Actuellement, il y a une grande demande de diamants teintés. Les rougeoyants, étant les plus rares, demeurent les plus chers.
« Avant de passer au doigt des castes moins nanties, les diamants sont longtemps restés le privilège des riches et des titrés, explique un responsable de l’exposition, qui donne un petit aperçu des divers symboles qui s’y rattachent. La première bague de fiançailles en diamant a été offerte, en 1447, par l’archiduc Maximilien de Hambourg à Marie de Bourgogne », dit-il.
Au Moyen Âge, on attribuait à ce gemme des propriétés médicinales. Tenir un diamant en faisant le signe de la Croix pouvait, croyait-on, guérir des blessures et autres maux. Ce qui n’a pas réussi au pape Clément, qui avait avalé ces pierres pour se remettre d’une maladie. Dans un autre domaine, et toujours au Moyen Âge, les propriétaires des mines entretenaient le mythe que les diamants étaient un poison pour empêcher les extracteurs de les voler en les avalant.

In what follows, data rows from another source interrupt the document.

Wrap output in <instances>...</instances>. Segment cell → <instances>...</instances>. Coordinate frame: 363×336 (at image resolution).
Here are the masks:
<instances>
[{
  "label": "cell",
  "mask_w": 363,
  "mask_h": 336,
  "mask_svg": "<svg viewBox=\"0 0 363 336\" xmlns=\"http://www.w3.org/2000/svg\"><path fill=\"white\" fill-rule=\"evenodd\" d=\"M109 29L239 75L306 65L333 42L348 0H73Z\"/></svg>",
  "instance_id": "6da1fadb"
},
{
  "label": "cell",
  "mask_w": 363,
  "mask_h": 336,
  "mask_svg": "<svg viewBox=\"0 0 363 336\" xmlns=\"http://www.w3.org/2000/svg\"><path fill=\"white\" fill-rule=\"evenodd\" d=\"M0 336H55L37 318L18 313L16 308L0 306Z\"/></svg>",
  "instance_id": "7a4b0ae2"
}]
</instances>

Ce n’est pas tout. On les prenait aussi pour des détecteurs de mensonges naturels : les diamants s’assombrissaient en présence d’une personne coupable et scintillaient lorsqu’ils étaient placés devant une personne au-dessus de tout soupçon.
Sans compter que, depuis toujours, les diamants étaient considérés comme étant porteurs de chance et de bonheur. À l’exception de celui nommé « Hope », du nom de l’un de ses possesseurs Henry Hope qui l’avait acquis vers 1830. Il se trouve aujourd’hui au Musée Smithonian, à Washington, à qui il a été offert en 1958 par le bijoutier new-yorkais Harry Winston, qui l’avait acheté à une riche excentrique Américaine, Evalyn Walsh Mc Lean, dont le fils, le mari et la fille sont morts dans des conditions dramatiques. Trouvé en Inde, ce diamant pesait à l’origine 112 carats. D’un bleu intense, il a subi moult tailles jusqu’à être réduit à 44, 5 carats. Et il est peut-être la pierre qui a la plus mauvaise réputation, car le sort s’est acharné sur ceux qui l’on porté. Depuis Louis XVI et Marie-Antoinette jusqu’au sultan Abdel Hamid (chassé du trône en 1909).